Alberto Moravia
(Roma, Italia, 1907 - Roma, 1990)

El guardián (1949)
(“Il guardiano”)
Originalmente publicado en el periódico Il Corriere della Sera (27 de marzo de 1949);
Racconti romani
(Milán: Bompiani, 1954, 439 págs.)



      Me gusta estar solo porque la gente me toma el pelo por culpa de mis gafas y de mi voz de mujer, que además, cuando estoy turbado, empieza a tartajear. Así, cuando mi empresa me ofreció un puesto de guardián en un depósito, en el kilómetro 20 de la Salaria, acepté sin discutir. El depósito se encontraba en un vallecito, entre unas colinas verdes y peladas. Imagínense un cuadrilátero desnudo y polvoriento al fondo del valle, con un cercado hecho de ladrillos nuevos amontonados, muchos barracones largos y bajos adosados al muro y, en el centro, un viejo tonel bajo un tubo goteante, doblado en codo. Dentro de los barracones había de todo un poco: sacos de cemento, tuberías, tejas, barriles de alquitrán, montones de vigas, ladrillos; uno de los barracones me servía de vivienda: dos habitaciones desnudas, con un catre, una mesa y algunas sillas. Parecía que se estaba en campo abierto, lejos del mundo, pero bastaba con subir a una de las colinas para ver, justo al lado, la Salaria, muy recta, con los plátanos listados de blanco y, un poco más arriba, la muestra de la Hostería de los Cazadores, donde me hacían la comida. Me habían dado una pistola de reglamento con varios cargadores y un fusil con el que, a veces, iba a cazar alondras por las colinas. En suma, allí no había nadie y, salvo las rondas nocturnas, no tenía nada que hacer.
       Estuve cuatro meses en aquel depósito sin que me sucediera nada. Una noche llamaron a la puerta, fui a abrir pensando que era alguien de la empresa y, en cambio, me encontré ante dos hombres y una mujer. A uno de ellos lo conocía perfectamente, se llamaba Rinaldi y era chófer; era el único que no se burlaba de mí por mis gafas y mi voz en la obra de la ciudad donde yo trabajaba antes. Era precisamente todo lo contrario que yo: yo soy paleto y él era un señor; él era guapo, tan moreno, alto y fuerte, y yo era feo; yo no les gusto a las mujeres y él tenía todas las que quería. Quizás por esto, porque era tan diferente a mí y me habría gustado ser como él, le tenía cariño. Con él estaba una mujer que se llamaba Emilia: bajita, redonda, con un rostro pálido y ovalado, ojos grises, grandes y apagados, y una boca con las comisuras hacia arriba, como si estuviera siempre riéndose.

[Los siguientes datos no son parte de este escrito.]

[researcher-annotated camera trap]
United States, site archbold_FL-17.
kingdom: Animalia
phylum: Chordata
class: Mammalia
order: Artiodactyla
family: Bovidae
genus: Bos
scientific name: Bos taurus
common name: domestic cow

       En cuanto al otro hombre, era uno de Monterotondo y se llamaba Teodoro; pelirrojo, rizoso, con ojos amarillos de gato, una nariz puntiaguda y mejillas violadas como si acabara de soplarle a la cara la tramontana. Rinaldi dijo que debía hablarme y yo le hice entrar en el barracón.
       —Vincenzo —me dijo Rinaldi, tras haberme dado un cigarrillo—, el caso es que podrías ganar algo de dinero sin mucho trabajo..., más aún, continuando de guardián.
       Yo desencajé los ojos pero no dije nada; y él, animado por mi silencio, se explicó: ellos tenían una gran partida de género que habían retirado, por así decirlo, de un comercio de la ciudad. Yo tendría que permitirles depositar lo hurtado en uno de mis barracones. Luego ellos se ocuparían de recogerlo, a su debido tiempo; y entonces me darían a mí un tanto.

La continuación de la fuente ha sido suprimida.